**TEXT TO READ:**
All employers in the WA state industrial relations system are legally required to keep employment records.
The details of what records must be kept are outlined in the What employment records must be kept by state system employers section below.
Each record keeping entry in relation to annual leave and long service leave must be retained during the employee’s period of employment and for not less than 7 years after the employment ends and each other employment record must be retained for not less than 7 years after it is made.
Penalties for not keeping employment records
Employers can face a penalty of up to $13,000 (or up to $130,000 in the case of a serious contravention) for individuals or a penalty of up $65,000 for bodies corporate (or up to $650,000 in the case of a serious contravention) for not keeping correct employment records. This includes:
- not keeping the required employment records;
- not keeping the employment records for the required period of time;
- making or keeping an employment record that the employer knows, or could reasonably be expected to know, is false or misleading;
- failing to produce employment records relating to an employee when required to do so; and
- failing to let a person inspect the employment records on written request by an employee, the employee’s representative, a person authorised in writing by the employee or an officer authorised by the Registrar of the Western Australian Industrial Relations Commission (WAIRC).

**SUPPLIED MATERIAL:**
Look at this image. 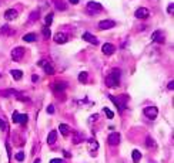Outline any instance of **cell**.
<instances>
[{"label": "cell", "instance_id": "obj_1", "mask_svg": "<svg viewBox=\"0 0 174 163\" xmlns=\"http://www.w3.org/2000/svg\"><path fill=\"white\" fill-rule=\"evenodd\" d=\"M143 112H144V115H146L150 121H154L157 118V115H158V108H157V106H146Z\"/></svg>", "mask_w": 174, "mask_h": 163}, {"label": "cell", "instance_id": "obj_2", "mask_svg": "<svg viewBox=\"0 0 174 163\" xmlns=\"http://www.w3.org/2000/svg\"><path fill=\"white\" fill-rule=\"evenodd\" d=\"M12 60L13 61H16V63H19L21 58H23V55H24V48L23 47H16L14 50H12Z\"/></svg>", "mask_w": 174, "mask_h": 163}, {"label": "cell", "instance_id": "obj_3", "mask_svg": "<svg viewBox=\"0 0 174 163\" xmlns=\"http://www.w3.org/2000/svg\"><path fill=\"white\" fill-rule=\"evenodd\" d=\"M87 10L90 13H100L103 10V6L100 3H97V1H88L87 3Z\"/></svg>", "mask_w": 174, "mask_h": 163}, {"label": "cell", "instance_id": "obj_4", "mask_svg": "<svg viewBox=\"0 0 174 163\" xmlns=\"http://www.w3.org/2000/svg\"><path fill=\"white\" fill-rule=\"evenodd\" d=\"M107 140H108V145H111V146H117V145L120 143V133H119V132H113V133H110L108 138H107Z\"/></svg>", "mask_w": 174, "mask_h": 163}, {"label": "cell", "instance_id": "obj_5", "mask_svg": "<svg viewBox=\"0 0 174 163\" xmlns=\"http://www.w3.org/2000/svg\"><path fill=\"white\" fill-rule=\"evenodd\" d=\"M134 16L137 17V18H147V17L150 16V10L148 9H146V7H140L136 10V13H134Z\"/></svg>", "mask_w": 174, "mask_h": 163}, {"label": "cell", "instance_id": "obj_6", "mask_svg": "<svg viewBox=\"0 0 174 163\" xmlns=\"http://www.w3.org/2000/svg\"><path fill=\"white\" fill-rule=\"evenodd\" d=\"M27 115L26 114H19V112H13V122L16 123H26L27 122Z\"/></svg>", "mask_w": 174, "mask_h": 163}, {"label": "cell", "instance_id": "obj_7", "mask_svg": "<svg viewBox=\"0 0 174 163\" xmlns=\"http://www.w3.org/2000/svg\"><path fill=\"white\" fill-rule=\"evenodd\" d=\"M114 26H116V21H113V20H103L99 23L100 30H108V29H113Z\"/></svg>", "mask_w": 174, "mask_h": 163}, {"label": "cell", "instance_id": "obj_8", "mask_svg": "<svg viewBox=\"0 0 174 163\" xmlns=\"http://www.w3.org/2000/svg\"><path fill=\"white\" fill-rule=\"evenodd\" d=\"M108 98H110V101H113V102H114V104L119 106V111L122 112L123 109H124V106H126V104H124V99H126V97L123 95L122 99H120V98H116V97H113V95H110Z\"/></svg>", "mask_w": 174, "mask_h": 163}, {"label": "cell", "instance_id": "obj_9", "mask_svg": "<svg viewBox=\"0 0 174 163\" xmlns=\"http://www.w3.org/2000/svg\"><path fill=\"white\" fill-rule=\"evenodd\" d=\"M83 38L86 40L87 43H91L93 46H97V44H99L97 37H96V35H93L91 33H84V34H83Z\"/></svg>", "mask_w": 174, "mask_h": 163}, {"label": "cell", "instance_id": "obj_10", "mask_svg": "<svg viewBox=\"0 0 174 163\" xmlns=\"http://www.w3.org/2000/svg\"><path fill=\"white\" fill-rule=\"evenodd\" d=\"M119 81H120V80L114 78L113 75H108V77L106 78V85H107L108 88H116V87L119 85Z\"/></svg>", "mask_w": 174, "mask_h": 163}, {"label": "cell", "instance_id": "obj_11", "mask_svg": "<svg viewBox=\"0 0 174 163\" xmlns=\"http://www.w3.org/2000/svg\"><path fill=\"white\" fill-rule=\"evenodd\" d=\"M54 41L57 44H64V43H67V35L64 33H56L54 34Z\"/></svg>", "mask_w": 174, "mask_h": 163}, {"label": "cell", "instance_id": "obj_12", "mask_svg": "<svg viewBox=\"0 0 174 163\" xmlns=\"http://www.w3.org/2000/svg\"><path fill=\"white\" fill-rule=\"evenodd\" d=\"M103 54H106V55H111V54H114V51H116V48H114V46L113 44H110V43H106V44H103Z\"/></svg>", "mask_w": 174, "mask_h": 163}, {"label": "cell", "instance_id": "obj_13", "mask_svg": "<svg viewBox=\"0 0 174 163\" xmlns=\"http://www.w3.org/2000/svg\"><path fill=\"white\" fill-rule=\"evenodd\" d=\"M39 64H40V65H41V67H43V70H44V71H46V72H47L49 75H53V74H54V68H53V67H52V65H50V64H49L47 61H44V60H41V61H40Z\"/></svg>", "mask_w": 174, "mask_h": 163}, {"label": "cell", "instance_id": "obj_14", "mask_svg": "<svg viewBox=\"0 0 174 163\" xmlns=\"http://www.w3.org/2000/svg\"><path fill=\"white\" fill-rule=\"evenodd\" d=\"M151 38H153V41H156V43H163V41H164V33L157 30V31L153 33Z\"/></svg>", "mask_w": 174, "mask_h": 163}, {"label": "cell", "instance_id": "obj_15", "mask_svg": "<svg viewBox=\"0 0 174 163\" xmlns=\"http://www.w3.org/2000/svg\"><path fill=\"white\" fill-rule=\"evenodd\" d=\"M16 17H17V12L14 9H7L4 12V18L6 20H14Z\"/></svg>", "mask_w": 174, "mask_h": 163}, {"label": "cell", "instance_id": "obj_16", "mask_svg": "<svg viewBox=\"0 0 174 163\" xmlns=\"http://www.w3.org/2000/svg\"><path fill=\"white\" fill-rule=\"evenodd\" d=\"M59 130H60V133H61L63 136H69V133H70L69 125H66V123H60V125H59Z\"/></svg>", "mask_w": 174, "mask_h": 163}, {"label": "cell", "instance_id": "obj_17", "mask_svg": "<svg viewBox=\"0 0 174 163\" xmlns=\"http://www.w3.org/2000/svg\"><path fill=\"white\" fill-rule=\"evenodd\" d=\"M56 140H57V130H52V132L49 133V136H47V143H49V145H53Z\"/></svg>", "mask_w": 174, "mask_h": 163}, {"label": "cell", "instance_id": "obj_18", "mask_svg": "<svg viewBox=\"0 0 174 163\" xmlns=\"http://www.w3.org/2000/svg\"><path fill=\"white\" fill-rule=\"evenodd\" d=\"M23 40L26 41V43H33L37 40V35H36L35 33H29V34H26L24 37H23Z\"/></svg>", "mask_w": 174, "mask_h": 163}, {"label": "cell", "instance_id": "obj_19", "mask_svg": "<svg viewBox=\"0 0 174 163\" xmlns=\"http://www.w3.org/2000/svg\"><path fill=\"white\" fill-rule=\"evenodd\" d=\"M10 74H12V77H13L16 81H19V80L23 77V71H20V70H12Z\"/></svg>", "mask_w": 174, "mask_h": 163}, {"label": "cell", "instance_id": "obj_20", "mask_svg": "<svg viewBox=\"0 0 174 163\" xmlns=\"http://www.w3.org/2000/svg\"><path fill=\"white\" fill-rule=\"evenodd\" d=\"M131 158H133V162L134 163H139L140 159H141V152H140V150H133Z\"/></svg>", "mask_w": 174, "mask_h": 163}, {"label": "cell", "instance_id": "obj_21", "mask_svg": "<svg viewBox=\"0 0 174 163\" xmlns=\"http://www.w3.org/2000/svg\"><path fill=\"white\" fill-rule=\"evenodd\" d=\"M54 88H56V91H64L67 88V84L66 82H56Z\"/></svg>", "mask_w": 174, "mask_h": 163}, {"label": "cell", "instance_id": "obj_22", "mask_svg": "<svg viewBox=\"0 0 174 163\" xmlns=\"http://www.w3.org/2000/svg\"><path fill=\"white\" fill-rule=\"evenodd\" d=\"M12 94L17 95V91H14V89H4V91H0V95H1V97H9V95H12Z\"/></svg>", "mask_w": 174, "mask_h": 163}, {"label": "cell", "instance_id": "obj_23", "mask_svg": "<svg viewBox=\"0 0 174 163\" xmlns=\"http://www.w3.org/2000/svg\"><path fill=\"white\" fill-rule=\"evenodd\" d=\"M87 80H88V74H87L86 71H83V72H80V74H79V81H80V82L86 84Z\"/></svg>", "mask_w": 174, "mask_h": 163}, {"label": "cell", "instance_id": "obj_24", "mask_svg": "<svg viewBox=\"0 0 174 163\" xmlns=\"http://www.w3.org/2000/svg\"><path fill=\"white\" fill-rule=\"evenodd\" d=\"M103 112L107 115V118H108V119H113V118H114V112H111L108 108H103Z\"/></svg>", "mask_w": 174, "mask_h": 163}, {"label": "cell", "instance_id": "obj_25", "mask_svg": "<svg viewBox=\"0 0 174 163\" xmlns=\"http://www.w3.org/2000/svg\"><path fill=\"white\" fill-rule=\"evenodd\" d=\"M52 23H53V14L50 13V14H47L46 18H44V24H46V26H50Z\"/></svg>", "mask_w": 174, "mask_h": 163}, {"label": "cell", "instance_id": "obj_26", "mask_svg": "<svg viewBox=\"0 0 174 163\" xmlns=\"http://www.w3.org/2000/svg\"><path fill=\"white\" fill-rule=\"evenodd\" d=\"M120 72H122V71H120L119 68H116V70H113V71H111V75H113L114 78H117V80H120Z\"/></svg>", "mask_w": 174, "mask_h": 163}, {"label": "cell", "instance_id": "obj_27", "mask_svg": "<svg viewBox=\"0 0 174 163\" xmlns=\"http://www.w3.org/2000/svg\"><path fill=\"white\" fill-rule=\"evenodd\" d=\"M14 158H16L17 162H21V160H24V153H23V152H17Z\"/></svg>", "mask_w": 174, "mask_h": 163}, {"label": "cell", "instance_id": "obj_28", "mask_svg": "<svg viewBox=\"0 0 174 163\" xmlns=\"http://www.w3.org/2000/svg\"><path fill=\"white\" fill-rule=\"evenodd\" d=\"M146 145L150 147H156V143H154V140L151 139V138H147V142H146Z\"/></svg>", "mask_w": 174, "mask_h": 163}, {"label": "cell", "instance_id": "obj_29", "mask_svg": "<svg viewBox=\"0 0 174 163\" xmlns=\"http://www.w3.org/2000/svg\"><path fill=\"white\" fill-rule=\"evenodd\" d=\"M37 18H39V12L36 10V12H33V13L30 14V18H29V20H30V21H33V20H37Z\"/></svg>", "mask_w": 174, "mask_h": 163}, {"label": "cell", "instance_id": "obj_30", "mask_svg": "<svg viewBox=\"0 0 174 163\" xmlns=\"http://www.w3.org/2000/svg\"><path fill=\"white\" fill-rule=\"evenodd\" d=\"M56 7H57L59 10H64V9H66V6H64L60 0H59V1H56Z\"/></svg>", "mask_w": 174, "mask_h": 163}, {"label": "cell", "instance_id": "obj_31", "mask_svg": "<svg viewBox=\"0 0 174 163\" xmlns=\"http://www.w3.org/2000/svg\"><path fill=\"white\" fill-rule=\"evenodd\" d=\"M1 33H3V34H12V30H10L7 26H3V27H1Z\"/></svg>", "mask_w": 174, "mask_h": 163}, {"label": "cell", "instance_id": "obj_32", "mask_svg": "<svg viewBox=\"0 0 174 163\" xmlns=\"http://www.w3.org/2000/svg\"><path fill=\"white\" fill-rule=\"evenodd\" d=\"M43 35L47 38V37H50V30H49V27H44L43 29Z\"/></svg>", "mask_w": 174, "mask_h": 163}, {"label": "cell", "instance_id": "obj_33", "mask_svg": "<svg viewBox=\"0 0 174 163\" xmlns=\"http://www.w3.org/2000/svg\"><path fill=\"white\" fill-rule=\"evenodd\" d=\"M0 128H1V130H6V129H7V125L4 123V121H3L1 118H0Z\"/></svg>", "mask_w": 174, "mask_h": 163}, {"label": "cell", "instance_id": "obj_34", "mask_svg": "<svg viewBox=\"0 0 174 163\" xmlns=\"http://www.w3.org/2000/svg\"><path fill=\"white\" fill-rule=\"evenodd\" d=\"M167 12L173 14V12H174V4H173V3H171V4H168V7H167Z\"/></svg>", "mask_w": 174, "mask_h": 163}, {"label": "cell", "instance_id": "obj_35", "mask_svg": "<svg viewBox=\"0 0 174 163\" xmlns=\"http://www.w3.org/2000/svg\"><path fill=\"white\" fill-rule=\"evenodd\" d=\"M47 112H49V114H54V106H53V105H49V106H47Z\"/></svg>", "mask_w": 174, "mask_h": 163}, {"label": "cell", "instance_id": "obj_36", "mask_svg": "<svg viewBox=\"0 0 174 163\" xmlns=\"http://www.w3.org/2000/svg\"><path fill=\"white\" fill-rule=\"evenodd\" d=\"M50 163H64V160L63 159H52Z\"/></svg>", "mask_w": 174, "mask_h": 163}, {"label": "cell", "instance_id": "obj_37", "mask_svg": "<svg viewBox=\"0 0 174 163\" xmlns=\"http://www.w3.org/2000/svg\"><path fill=\"white\" fill-rule=\"evenodd\" d=\"M167 88H168L170 91H173V89H174V81H170V82H168V85H167Z\"/></svg>", "mask_w": 174, "mask_h": 163}, {"label": "cell", "instance_id": "obj_38", "mask_svg": "<svg viewBox=\"0 0 174 163\" xmlns=\"http://www.w3.org/2000/svg\"><path fill=\"white\" fill-rule=\"evenodd\" d=\"M37 80H39V77H37V75H32V81H33V82H36Z\"/></svg>", "mask_w": 174, "mask_h": 163}, {"label": "cell", "instance_id": "obj_39", "mask_svg": "<svg viewBox=\"0 0 174 163\" xmlns=\"http://www.w3.org/2000/svg\"><path fill=\"white\" fill-rule=\"evenodd\" d=\"M69 1L71 3V4H77V3H79L80 0H69Z\"/></svg>", "mask_w": 174, "mask_h": 163}, {"label": "cell", "instance_id": "obj_40", "mask_svg": "<svg viewBox=\"0 0 174 163\" xmlns=\"http://www.w3.org/2000/svg\"><path fill=\"white\" fill-rule=\"evenodd\" d=\"M35 163H40V160H39V159H37V160H36V162Z\"/></svg>", "mask_w": 174, "mask_h": 163}]
</instances>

**WHAT YOU WILL DO:**
1/ Please give the passage of the employment records text from "Each record keeping" up to and including "it is made." again, substituting "personal leave" for "annual leave".
2/ Translate this sentence from the employment records text into Spanish: "All employers in the WA state industrial relations system are legally required to keep employment records."
The data has no role in this work.

**RESULTS:**
1/
Each record keeping entry in relation to personal leave and long service leave must be retained during the employee’s period of employment and for not less than 7 years after the employment ends and each other employment record must be retained for not less than 7 years after it is made.

2/ Todos los empleadores del sistema estatal de relaciones laborales de WA están legalmente obligados a llevar registros de empleo.